The conventional medical approach is to treat Lyme Disease with antibiotics. When a child or adult is quickly treated with an appropriate antibiotic, the result is usually a swift and positive healing. However, if the person does not recover with the first round of antibiotic, additional rounds are routinely prescribed. Long-term antibiotic therapy can result in an imbalance of micro-organisms in the intestinal tract and deplete the functioning of the immune system, making the body more susceptible to other illnesses. Consider taking the best of both conventional and holistic medical practices by integrating natural remedies with antibiotic therapy. They can help keep the body strong while the antibiotic does its job.

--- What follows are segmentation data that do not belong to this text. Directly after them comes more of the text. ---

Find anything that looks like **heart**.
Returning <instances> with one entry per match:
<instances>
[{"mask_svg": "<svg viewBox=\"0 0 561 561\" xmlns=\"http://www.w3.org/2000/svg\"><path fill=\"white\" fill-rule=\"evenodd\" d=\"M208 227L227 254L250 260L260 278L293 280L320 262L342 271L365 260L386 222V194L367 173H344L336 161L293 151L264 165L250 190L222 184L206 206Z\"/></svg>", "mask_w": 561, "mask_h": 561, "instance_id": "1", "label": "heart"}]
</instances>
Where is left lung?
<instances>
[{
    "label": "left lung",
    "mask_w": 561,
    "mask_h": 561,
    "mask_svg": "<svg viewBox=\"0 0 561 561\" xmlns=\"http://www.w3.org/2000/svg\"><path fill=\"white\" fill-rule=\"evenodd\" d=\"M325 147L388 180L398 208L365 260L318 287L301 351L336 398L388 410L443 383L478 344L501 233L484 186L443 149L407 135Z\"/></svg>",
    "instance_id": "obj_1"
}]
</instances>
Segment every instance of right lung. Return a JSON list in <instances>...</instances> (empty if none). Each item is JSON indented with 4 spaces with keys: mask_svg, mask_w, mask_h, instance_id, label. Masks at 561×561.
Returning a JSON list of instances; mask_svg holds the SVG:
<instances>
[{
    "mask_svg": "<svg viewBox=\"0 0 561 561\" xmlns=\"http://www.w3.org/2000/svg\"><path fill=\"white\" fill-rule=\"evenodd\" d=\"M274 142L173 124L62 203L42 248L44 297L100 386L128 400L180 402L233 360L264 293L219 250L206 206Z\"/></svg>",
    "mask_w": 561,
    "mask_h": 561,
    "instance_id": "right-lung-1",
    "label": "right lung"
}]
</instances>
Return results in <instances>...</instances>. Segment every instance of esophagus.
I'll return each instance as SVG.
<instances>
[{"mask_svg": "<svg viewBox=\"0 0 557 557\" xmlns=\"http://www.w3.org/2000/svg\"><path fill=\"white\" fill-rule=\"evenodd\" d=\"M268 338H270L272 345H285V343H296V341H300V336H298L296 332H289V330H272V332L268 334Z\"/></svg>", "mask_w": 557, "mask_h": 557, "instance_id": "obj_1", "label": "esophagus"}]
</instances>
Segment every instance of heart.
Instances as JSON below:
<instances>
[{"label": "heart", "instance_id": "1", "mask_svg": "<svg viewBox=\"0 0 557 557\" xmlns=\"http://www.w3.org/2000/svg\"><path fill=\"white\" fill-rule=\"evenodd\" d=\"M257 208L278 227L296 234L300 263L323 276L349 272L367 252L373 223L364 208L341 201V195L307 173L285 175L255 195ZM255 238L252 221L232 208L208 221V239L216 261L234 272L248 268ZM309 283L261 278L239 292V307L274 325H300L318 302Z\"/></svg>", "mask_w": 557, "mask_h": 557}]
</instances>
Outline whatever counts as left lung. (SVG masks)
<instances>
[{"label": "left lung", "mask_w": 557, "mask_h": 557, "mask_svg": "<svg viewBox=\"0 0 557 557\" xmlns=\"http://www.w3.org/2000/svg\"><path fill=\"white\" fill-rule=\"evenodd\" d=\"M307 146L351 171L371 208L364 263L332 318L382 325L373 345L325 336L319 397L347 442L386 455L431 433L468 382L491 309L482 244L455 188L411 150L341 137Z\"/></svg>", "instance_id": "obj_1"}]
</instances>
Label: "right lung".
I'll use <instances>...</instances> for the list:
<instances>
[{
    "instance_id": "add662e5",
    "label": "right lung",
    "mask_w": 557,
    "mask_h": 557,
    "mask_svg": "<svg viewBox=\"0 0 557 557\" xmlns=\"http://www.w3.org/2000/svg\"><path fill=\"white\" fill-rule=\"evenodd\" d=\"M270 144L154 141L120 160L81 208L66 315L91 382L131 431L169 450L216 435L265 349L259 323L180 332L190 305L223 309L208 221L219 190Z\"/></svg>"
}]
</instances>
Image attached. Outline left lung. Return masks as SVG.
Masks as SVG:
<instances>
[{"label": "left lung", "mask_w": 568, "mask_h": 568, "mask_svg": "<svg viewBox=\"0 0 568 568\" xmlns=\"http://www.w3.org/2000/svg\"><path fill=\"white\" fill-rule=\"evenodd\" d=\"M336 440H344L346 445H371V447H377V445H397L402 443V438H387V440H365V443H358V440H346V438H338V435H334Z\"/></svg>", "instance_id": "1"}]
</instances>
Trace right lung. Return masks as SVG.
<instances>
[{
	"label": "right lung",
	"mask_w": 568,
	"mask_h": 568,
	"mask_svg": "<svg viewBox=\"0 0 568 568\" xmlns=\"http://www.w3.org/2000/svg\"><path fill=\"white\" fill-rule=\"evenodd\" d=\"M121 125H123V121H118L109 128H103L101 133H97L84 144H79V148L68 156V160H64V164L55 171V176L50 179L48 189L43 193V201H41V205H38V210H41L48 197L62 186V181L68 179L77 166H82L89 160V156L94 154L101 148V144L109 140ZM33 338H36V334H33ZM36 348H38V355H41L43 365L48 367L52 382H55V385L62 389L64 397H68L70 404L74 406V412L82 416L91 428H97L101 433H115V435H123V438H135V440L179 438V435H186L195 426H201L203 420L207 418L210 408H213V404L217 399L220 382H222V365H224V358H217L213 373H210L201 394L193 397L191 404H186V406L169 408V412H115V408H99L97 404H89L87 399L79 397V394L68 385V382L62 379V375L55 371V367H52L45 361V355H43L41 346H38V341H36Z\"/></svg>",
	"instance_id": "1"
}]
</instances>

A common scenario is for a tick to feed upon a dog, picking up a strain of parvo virus; feed upon a mouse, picking up a strain of hanta virus; feed upon a deer, picking up the spirochete, and then feed upon the human and pass a spirochete piggybacked by viruses. In recent months, doctors are discovering bartonella bacteria piggybacking the spirochete. Bartonella is cat scratch fever, likely picked up by the tick feeding on a cat.

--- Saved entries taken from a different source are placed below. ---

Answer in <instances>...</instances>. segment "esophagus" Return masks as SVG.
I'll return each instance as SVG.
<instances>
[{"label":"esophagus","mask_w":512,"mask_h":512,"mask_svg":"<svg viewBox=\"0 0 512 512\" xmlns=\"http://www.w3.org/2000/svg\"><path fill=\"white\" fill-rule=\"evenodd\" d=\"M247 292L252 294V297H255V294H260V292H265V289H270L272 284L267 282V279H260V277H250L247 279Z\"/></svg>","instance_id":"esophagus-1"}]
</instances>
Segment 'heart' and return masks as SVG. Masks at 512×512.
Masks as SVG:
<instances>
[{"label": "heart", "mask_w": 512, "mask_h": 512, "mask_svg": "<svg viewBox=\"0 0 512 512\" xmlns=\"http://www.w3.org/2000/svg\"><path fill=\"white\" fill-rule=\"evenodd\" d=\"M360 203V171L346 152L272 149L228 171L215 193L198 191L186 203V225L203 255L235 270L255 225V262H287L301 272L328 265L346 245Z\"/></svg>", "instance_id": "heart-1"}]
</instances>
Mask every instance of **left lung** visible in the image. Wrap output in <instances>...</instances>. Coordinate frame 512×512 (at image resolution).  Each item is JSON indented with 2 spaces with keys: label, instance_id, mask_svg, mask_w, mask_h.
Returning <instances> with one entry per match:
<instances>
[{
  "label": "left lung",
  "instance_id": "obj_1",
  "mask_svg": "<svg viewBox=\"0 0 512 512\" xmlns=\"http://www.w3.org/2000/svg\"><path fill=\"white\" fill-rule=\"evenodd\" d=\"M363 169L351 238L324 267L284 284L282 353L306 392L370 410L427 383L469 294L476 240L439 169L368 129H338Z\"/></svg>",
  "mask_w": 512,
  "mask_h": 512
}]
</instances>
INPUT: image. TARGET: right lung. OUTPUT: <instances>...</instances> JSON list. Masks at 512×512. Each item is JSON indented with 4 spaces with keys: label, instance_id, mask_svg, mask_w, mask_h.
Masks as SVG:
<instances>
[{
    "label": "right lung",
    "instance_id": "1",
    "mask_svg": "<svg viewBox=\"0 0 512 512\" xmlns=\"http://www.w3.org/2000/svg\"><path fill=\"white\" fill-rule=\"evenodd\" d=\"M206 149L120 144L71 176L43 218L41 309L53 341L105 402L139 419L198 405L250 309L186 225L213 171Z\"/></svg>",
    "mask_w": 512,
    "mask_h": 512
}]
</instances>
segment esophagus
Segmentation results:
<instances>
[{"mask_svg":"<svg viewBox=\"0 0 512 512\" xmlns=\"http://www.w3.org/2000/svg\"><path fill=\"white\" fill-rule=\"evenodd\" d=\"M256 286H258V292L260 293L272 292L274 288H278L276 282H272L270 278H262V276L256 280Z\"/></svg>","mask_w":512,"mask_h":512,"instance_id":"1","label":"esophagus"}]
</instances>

When my son had Lyme Disease, blood tests confirmed that it was accompanied by the virulent bacteria, ehrlichiosis, and his doctor immediately put him on an antibiotic. Of course, I gave him acidophilus and echinacea as described below. However, since antibiotics do not treat viruses, rather than waiting to see if one round of antibiotics would bring him to total recovery, I tested him for viruses, using kinesiology. I gave him natural remedies that specifically addressed the particular strains of virus that commonly piggyback the spirochete and for which he tested positively. When children and adults do not fully and quickly recover with a round of antibiotics, it may be because viruses are also involved. They do, however, respond to natural remedies designed to address the specific viruses, which can be given along with antibiotics – without interfering with each other.